__DATASET RECORDS__.
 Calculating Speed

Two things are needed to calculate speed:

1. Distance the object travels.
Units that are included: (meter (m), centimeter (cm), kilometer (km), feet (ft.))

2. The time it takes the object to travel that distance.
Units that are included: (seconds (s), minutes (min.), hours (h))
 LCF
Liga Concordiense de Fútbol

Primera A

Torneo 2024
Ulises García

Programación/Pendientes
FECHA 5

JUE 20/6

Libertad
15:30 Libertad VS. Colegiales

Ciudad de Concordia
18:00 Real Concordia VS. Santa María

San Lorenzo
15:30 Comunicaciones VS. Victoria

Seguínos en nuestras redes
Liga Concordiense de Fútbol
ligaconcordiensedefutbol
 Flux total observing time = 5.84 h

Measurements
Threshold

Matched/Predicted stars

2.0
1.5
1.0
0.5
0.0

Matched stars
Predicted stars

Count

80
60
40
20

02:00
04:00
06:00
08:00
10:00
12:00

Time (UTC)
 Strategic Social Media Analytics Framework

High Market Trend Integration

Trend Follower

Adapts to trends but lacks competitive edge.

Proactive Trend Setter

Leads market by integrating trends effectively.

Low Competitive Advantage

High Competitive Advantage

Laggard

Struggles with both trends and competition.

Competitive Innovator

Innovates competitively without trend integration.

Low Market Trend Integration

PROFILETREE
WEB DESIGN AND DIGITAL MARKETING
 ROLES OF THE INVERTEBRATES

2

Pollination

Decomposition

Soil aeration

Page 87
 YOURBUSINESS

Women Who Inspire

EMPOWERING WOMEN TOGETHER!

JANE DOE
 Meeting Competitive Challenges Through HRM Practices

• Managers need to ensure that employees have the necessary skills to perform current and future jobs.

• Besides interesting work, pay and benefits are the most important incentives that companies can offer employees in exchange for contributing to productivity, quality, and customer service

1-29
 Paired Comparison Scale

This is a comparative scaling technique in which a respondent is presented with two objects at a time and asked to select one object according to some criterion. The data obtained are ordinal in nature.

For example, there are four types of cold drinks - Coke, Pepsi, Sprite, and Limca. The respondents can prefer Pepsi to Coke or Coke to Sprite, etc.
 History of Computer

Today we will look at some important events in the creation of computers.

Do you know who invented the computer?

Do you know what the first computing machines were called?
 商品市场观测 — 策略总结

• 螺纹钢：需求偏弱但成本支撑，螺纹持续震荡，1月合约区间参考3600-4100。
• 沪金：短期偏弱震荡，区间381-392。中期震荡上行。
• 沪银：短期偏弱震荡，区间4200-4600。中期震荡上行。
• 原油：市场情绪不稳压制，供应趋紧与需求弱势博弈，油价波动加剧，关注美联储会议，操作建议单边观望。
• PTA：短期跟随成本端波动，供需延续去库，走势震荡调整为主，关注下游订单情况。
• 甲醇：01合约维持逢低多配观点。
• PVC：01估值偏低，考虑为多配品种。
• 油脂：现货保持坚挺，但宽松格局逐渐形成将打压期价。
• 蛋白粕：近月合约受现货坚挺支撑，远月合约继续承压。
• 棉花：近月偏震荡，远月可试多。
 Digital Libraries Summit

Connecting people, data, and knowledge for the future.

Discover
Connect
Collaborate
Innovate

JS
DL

__EXERCISE__.
Set down the entire listing once more, keeping every line exactly as it reads.

__RESPONSE__.
 Calculating Speed

Two things are needed to calculate speed:

1. Distance the object travels.
Units that are included: (meter (m), centimeter (cm), kilometer (km), feet (ft.))

2. The time it takes the object to travel that distance.
Units that are included: (seconds (s), minutes (min.), hours (h))
 LCF
Liga Concordiense de Fútbol

Primera A

Torneo 2024
Ulises García

Programación/Pendientes
FECHA 5

JUE 20/6

Libertad
15:30 Libertad VS. Colegiales

Ciudad de Concordia
18:00 Real Concordia VS. Santa María

San Lorenzo
15:30 Comunicaciones VS. Victoria

Seguínos en nuestras redes
Liga Concordiense de Fútbol
ligaconcordiensedefutbol
 Flux total observing time = 5.84 h

Measurements
Threshold

Matched/Predicted stars

2.0
1.5
1.0
0.5
0.0

Matched stars
Predicted stars

Count

80
60
40
20

02:00
04:00
06:00
08:00
10:00
12:00

Time (UTC)
 Strategic Social Media Analytics Framework

High Market Trend Integration

Trend Follower

Adapts to trends but lacks competitive edge.

Proactive Trend Setter

Leads market by integrating trends effectively.

Low Competitive Advantage

High Competitive Advantage

Laggard

Struggles with both trends and competition.

Competitive Innovator

Innovates competitively without trend integration.

Low Market Trend Integration

PROFILETREE
WEB DESIGN AND DIGITAL MARKETING
 ROLES OF THE INVERTEBRATES

2

Pollination

Decomposition

Soil aeration

Page 87
 YOURBUSINESS

Women Who Inspire

EMPOWERING WOMEN TOGETHER!

JANE DOE
 Meeting Competitive Challenges Through HRM Practices

• Managers need to ensure that employees have the necessary skills to perform current and future jobs.

• Besides interesting work, pay and benefits are the most important incentives that companies can offer employees in exchange for contributing to productivity, quality, and customer service

1-29
 Paired Comparison Scale

This is a comparative scaling technique in which a respondent is presented with two objects at a time and asked to select one object according to some criterion. The data obtained are ordinal in nature.

For example, there are four types of cold drinks - Coke, Pepsi, Sprite, and Limca. The respondents can prefer Pepsi to Coke or Coke to Sprite, etc.
 History of Computer

Today we will look at some important events in the creation of computers.

Do you know who invented the computer?

Do you know what the first computing machines were called?
 商品市场观测 — 策略总结

• 螺纹钢：需求偏弱但成本支撑，螺纹持续震荡，1月合约区间参考3600-4100。
• 沪金：短期偏弱震荡，区间381-392。中期震荡上行。
• 沪银：短期偏弱震荡，区间4200-4600。中期震荡上行。
• 原油：市场情绪不稳压制，供应趋紧与需求弱势博弈，油价波动加剧，关注美联储会议，操作建议单边观望。
• PTA：短期跟随成本端波动，供需延续去库，走势震荡调整为主，关注下游订单情况。
• 甲醇：01合约维持逢低多配观点。
• PVC：01估值偏低，考虑为多配品种。
• 油脂：现货保持坚挺，但宽松格局逐渐形成将打压期价。
• 蛋白粕：近月合约受现货坚挺支撑，远月合约继续承压。
• 棉花：近月偏震荡，远月可试多。
 Digital Libraries Summit

Connecting people, data, and knowledge for the future.

Discover
Connect
Collaborate
Innovate

JS
DL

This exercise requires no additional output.